● Aim 1:
Using the interview below, decide whether each statement is true: (a) The album launch is held at Smock Alley Theatre. (b) His previous record came out in 2011. (c) Conor O'Brien sings lead on "Like Bird and Beast". For each, answer yes or no and quote the words from the interview that settle it.
● Aim 2:
List every activity that the interview below names as a physical act.
● Aim 3:
Continue the interview below past its final sentence.

● Document segment:
--- begin ---

The Late David Turpin – formerly ‘David Turpin’ – is releasing his new (and superbly unique) third album We Belong Dead this Friday, Sept 13th. Two days later the album launch will be celebrated in the beautiful Smock Alley Theatre, as part of this year’s Dublin Fringe Festival, and we at No More Workhorse were lucky enough to catch up with David for a few words before it all happens.
Hi David. You seem to be referring to yourself as ‘Late’ these days. How come? Did something untoward happen…?
When I was making this new album, it felt like quite a fresh start for me, and I decided to release it under a name that gave me a blank slate. So I thought about what, factually, had happened to me since I last put out a record in 2009. One thing was that I enrolled to do a PhD, and the other was that I had an accident in 2011 and my heart-rate was undetectable for 28 seconds. I’m pretty sure nobody wants to listen to a record by Doctor Turpin, so I decided I’d be The Late David Turpin. The name’s factual, but there’s an element of play to it as well – as there should be in pop music, I think.
So tell me more about your new album ‘We Belong Dead.’ The title is very curious…can you explain what it means and who the ‘we’ refers to?
Something I find about working with music is that several themes can co-exist in a way that feels right, even when it’s quite difficult to pin down what makes them work together. So, on one level, the title is referring to the extinction of Homo Sapiens which will, hopefully, make way for the return of the misused animal kingdom; and on the other, I suppose it refers to the end of a love affair. ‘We belong dead’ is actually what Frankenstein’s Monster says to his bride at the end of The Bride of Frankenstein, so I’ve always found those particular words very romantic, in an odd way. I just like the sound, too. In poetry, you have to like the way the words look on the page; in music, I think you have to like the way the words feel in your mouth. Speaking, reading aloud, singing – they’re all physical acts, and you have to enjoy the sensation the words give you.
You’ve also collaborated with a large group of Irish musicians, from Cathy Davey to Conor O’Brien, on the album. Was this a conscious plan or just what happened in the course of recording the album? What is it about the process of collaboration that appeals to you?
I worked on the album for four years, and most of that was spent hunched over my equipment at home. So, naturally cabin fever set in a few times and I asked people over. I’m extremely shy, so the people who are on the record are friends who came over to my cavern for a pootle. Bringing collaborators in can have that Wizard of Oz effect, when Dorothy opens the door and suddenly everything changes from sepia to colour. It refreshes you, and it makes you see the work in a different way. Some people have said they’re surprised that Cathy sings lead on “Like Bird and Beast”, and that my voice isn’t really on that song at all – but making a record isn’t about that for me. I don’t even think of the lead vocal on the album as my voice, really – it might sound silly, but I think of it as the Voice of the Record. And because it’s separate from my physical body, it can do things my physical body can’t do – like changing into somebody else, for instance.

--- end ---

● Data:
--- begin ---

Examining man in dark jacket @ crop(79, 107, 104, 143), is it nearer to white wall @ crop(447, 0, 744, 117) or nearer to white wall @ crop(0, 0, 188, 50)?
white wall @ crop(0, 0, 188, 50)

--- end ---

● Reply 1:
(a) Yes: "the album launch will be celebrated in the beautiful Smock Alley Theatre"
(b) No: "since I last put out a record in 2009"
(c) No: "Cathy sings lead on “Like Bird and Beast”"

● Reply 2:
Speaking, reading aloud, singing

● Reply 3:
The upcoming album launch is in Smock Alley – and last year’s sold-out Fringe show was in the Project Arts Centre – this seems to suggest that you prefer putting on atypical music events to promote your work? What is it that appeals to you about such theatrical presentations of your music?
I love performing in all kinds of contexts, but I suppose it shifts the expectations of what will happen on stage when you perform music as theatre. Working with Dublin Fringe Festival I feel very invited to be free with what I cook up, and I was delighted to be given Smock Alley Theatre as a venue, because it’s so atmospheric. It’s the oldest theatre in Dublin, of course, but it was also a church for a century or so along the way. I’m performing this show with a choir, as well as some special guests, so the whole thing has a kind of ritualised quality that feels very connected, for me, to the history of the building.
Did you spend much time perfecting your exquisite whisper-vocal technique or does it just come naturally?
I’m afraid that’s always been the sound of my voice, for better or worse. I can’t tell you how often I get told to speak up on any given day – it’s shameful. You know the amp in Spinal Tap? The one that goes to eleven? I’m the opposite of that amp. You’re lucky if you can get me to go to four.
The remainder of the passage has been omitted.